SHORT EXERCISE
Could you pull out the lines of the material that begin with the one containing "Going from the closest" and end with the one containing "9.19 meters", copying them verbatim with both of those lines included? Leave out any picture markers.

(Spatial question entries)
========
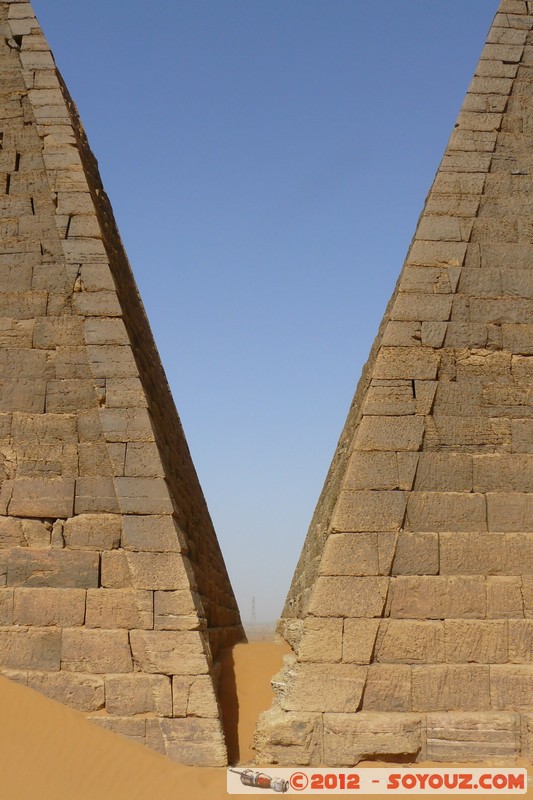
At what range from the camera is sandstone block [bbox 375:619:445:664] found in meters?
7.11

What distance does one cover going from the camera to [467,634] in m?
7.17

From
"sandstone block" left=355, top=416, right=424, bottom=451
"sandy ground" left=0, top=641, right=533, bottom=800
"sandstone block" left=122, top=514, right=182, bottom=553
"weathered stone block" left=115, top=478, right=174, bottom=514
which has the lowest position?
"sandy ground" left=0, top=641, right=533, bottom=800

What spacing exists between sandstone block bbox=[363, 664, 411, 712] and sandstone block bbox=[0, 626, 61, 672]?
2.72 metres

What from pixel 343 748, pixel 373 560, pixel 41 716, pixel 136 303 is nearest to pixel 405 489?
pixel 373 560

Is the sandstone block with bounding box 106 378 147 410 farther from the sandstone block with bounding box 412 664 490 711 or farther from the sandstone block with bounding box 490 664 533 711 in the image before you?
the sandstone block with bounding box 490 664 533 711

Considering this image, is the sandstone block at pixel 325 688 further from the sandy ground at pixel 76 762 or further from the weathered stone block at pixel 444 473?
the weathered stone block at pixel 444 473

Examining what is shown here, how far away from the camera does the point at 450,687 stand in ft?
23.1

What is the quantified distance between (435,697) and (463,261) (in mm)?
4021

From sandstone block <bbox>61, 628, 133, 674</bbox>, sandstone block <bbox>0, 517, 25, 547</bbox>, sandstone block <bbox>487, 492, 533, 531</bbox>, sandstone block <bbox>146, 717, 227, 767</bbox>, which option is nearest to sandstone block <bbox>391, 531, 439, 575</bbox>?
sandstone block <bbox>487, 492, 533, 531</bbox>

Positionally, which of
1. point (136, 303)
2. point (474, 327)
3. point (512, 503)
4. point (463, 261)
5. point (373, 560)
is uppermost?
point (136, 303)

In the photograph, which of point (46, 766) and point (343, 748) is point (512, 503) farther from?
point (46, 766)

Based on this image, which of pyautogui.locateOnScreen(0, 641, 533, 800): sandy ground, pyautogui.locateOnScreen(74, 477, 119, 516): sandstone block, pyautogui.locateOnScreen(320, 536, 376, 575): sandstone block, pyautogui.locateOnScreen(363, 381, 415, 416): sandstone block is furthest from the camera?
pyautogui.locateOnScreen(363, 381, 415, 416): sandstone block

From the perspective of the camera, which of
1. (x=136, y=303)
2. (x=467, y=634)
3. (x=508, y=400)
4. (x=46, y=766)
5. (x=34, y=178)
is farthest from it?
(x=136, y=303)

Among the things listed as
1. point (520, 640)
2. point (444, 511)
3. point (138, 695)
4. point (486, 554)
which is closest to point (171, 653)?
point (138, 695)
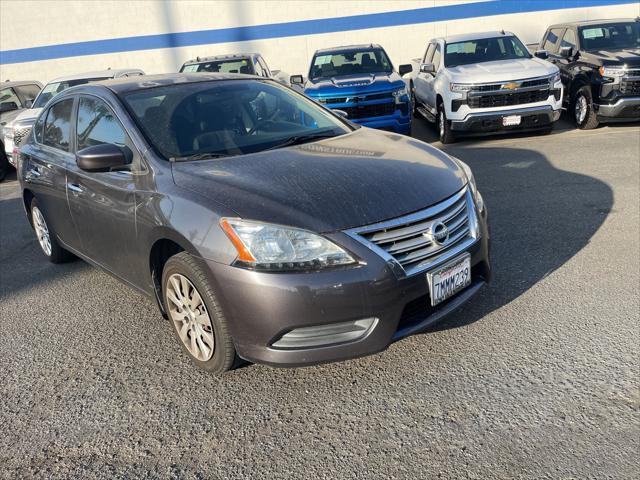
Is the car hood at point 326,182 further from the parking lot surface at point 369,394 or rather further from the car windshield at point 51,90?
the car windshield at point 51,90

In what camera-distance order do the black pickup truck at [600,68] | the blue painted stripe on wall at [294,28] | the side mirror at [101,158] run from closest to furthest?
the side mirror at [101,158], the black pickup truck at [600,68], the blue painted stripe on wall at [294,28]

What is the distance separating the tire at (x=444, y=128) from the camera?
9391 mm

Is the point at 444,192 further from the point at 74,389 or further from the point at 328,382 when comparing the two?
the point at 74,389

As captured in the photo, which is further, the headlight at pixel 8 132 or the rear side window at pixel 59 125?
the headlight at pixel 8 132

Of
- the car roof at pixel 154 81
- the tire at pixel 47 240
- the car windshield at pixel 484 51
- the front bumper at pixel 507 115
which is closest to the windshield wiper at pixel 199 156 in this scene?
the car roof at pixel 154 81

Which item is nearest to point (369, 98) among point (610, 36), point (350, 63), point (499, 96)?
point (350, 63)

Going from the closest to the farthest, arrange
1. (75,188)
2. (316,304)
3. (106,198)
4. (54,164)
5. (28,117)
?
(316,304), (106,198), (75,188), (54,164), (28,117)

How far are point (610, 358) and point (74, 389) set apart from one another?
2.97 m

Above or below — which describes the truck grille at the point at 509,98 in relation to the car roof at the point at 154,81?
below

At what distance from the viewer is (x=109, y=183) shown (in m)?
3.65

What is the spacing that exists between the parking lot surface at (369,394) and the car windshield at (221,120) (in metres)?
1.26

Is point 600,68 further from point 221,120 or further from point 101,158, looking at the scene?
point 101,158

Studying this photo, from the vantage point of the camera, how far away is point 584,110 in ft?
31.9

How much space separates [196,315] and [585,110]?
873 centimetres
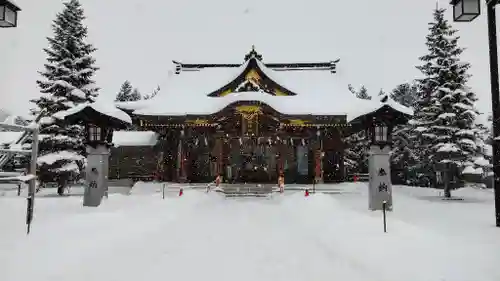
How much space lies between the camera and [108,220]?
926cm

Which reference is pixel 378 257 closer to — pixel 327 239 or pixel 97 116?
pixel 327 239

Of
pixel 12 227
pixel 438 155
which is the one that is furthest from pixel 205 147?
pixel 12 227

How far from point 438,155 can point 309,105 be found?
9.19 meters

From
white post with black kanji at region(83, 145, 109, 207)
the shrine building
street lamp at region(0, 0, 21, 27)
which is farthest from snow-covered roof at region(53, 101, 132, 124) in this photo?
the shrine building

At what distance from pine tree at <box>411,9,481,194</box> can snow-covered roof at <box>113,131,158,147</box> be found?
19.0 metres

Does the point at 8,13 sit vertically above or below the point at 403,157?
above

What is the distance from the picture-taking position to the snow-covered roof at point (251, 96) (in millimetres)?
24125

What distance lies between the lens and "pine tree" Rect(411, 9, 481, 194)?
18875 millimetres

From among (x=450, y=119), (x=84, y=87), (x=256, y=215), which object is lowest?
(x=256, y=215)

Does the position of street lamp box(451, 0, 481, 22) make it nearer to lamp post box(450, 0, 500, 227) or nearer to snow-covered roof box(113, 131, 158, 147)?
lamp post box(450, 0, 500, 227)

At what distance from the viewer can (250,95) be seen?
882 inches

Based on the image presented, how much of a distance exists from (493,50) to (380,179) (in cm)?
512

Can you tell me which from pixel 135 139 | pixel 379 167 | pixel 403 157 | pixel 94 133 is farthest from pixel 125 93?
pixel 379 167

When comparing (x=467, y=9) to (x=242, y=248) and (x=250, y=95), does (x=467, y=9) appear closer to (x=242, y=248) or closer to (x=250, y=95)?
(x=242, y=248)
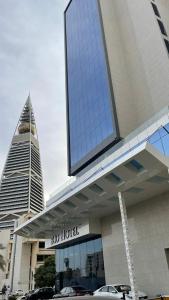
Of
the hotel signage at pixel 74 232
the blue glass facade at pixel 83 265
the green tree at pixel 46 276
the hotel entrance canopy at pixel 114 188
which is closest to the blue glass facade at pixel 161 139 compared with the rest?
the hotel entrance canopy at pixel 114 188

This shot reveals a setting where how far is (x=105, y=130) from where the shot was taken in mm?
39656

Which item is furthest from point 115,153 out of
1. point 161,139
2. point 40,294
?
point 40,294

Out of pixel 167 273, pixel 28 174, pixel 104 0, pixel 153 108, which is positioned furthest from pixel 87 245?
pixel 28 174

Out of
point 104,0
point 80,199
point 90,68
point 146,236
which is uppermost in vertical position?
point 104,0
========
CORRECT OUTPUT
Going from the closest to the farthest, arrange
1. (75,188)
2. (316,304)
3. (106,198)
4. (54,164)
5. (28,117)
?
(316,304), (106,198), (75,188), (54,164), (28,117)

How far are point (610, 358) and point (74, 389) set apart from one another?
2.97 m

Above or below — which describes the truck grille at the point at 509,98 in relation to the car roof at the point at 154,81?
below

At what distance from the viewer is (x=109, y=183) shown (in m)?
3.65

What is the spacing that exists between the parking lot surface at (369,394) and the car windshield at (221,120) (in metres)?
1.26

Is point 600,68 further from point 221,120 or further from point 101,158, looking at the scene?
point 101,158

Studying this photo, from the vantage point of the camera, how far away is point 584,110 in ft?
31.9

How much space separates [196,315] and [585,110]?
873 centimetres
How much space lies between the camera and [108,220]?
926cm

Which reference is pixel 378 257 closer to — pixel 327 239 or pixel 97 116?
pixel 327 239

Of
pixel 12 227
pixel 438 155
which is the one that is furthest from pixel 205 147?
pixel 12 227

How far from point 438,155 can point 309,105 be found?
9.19 meters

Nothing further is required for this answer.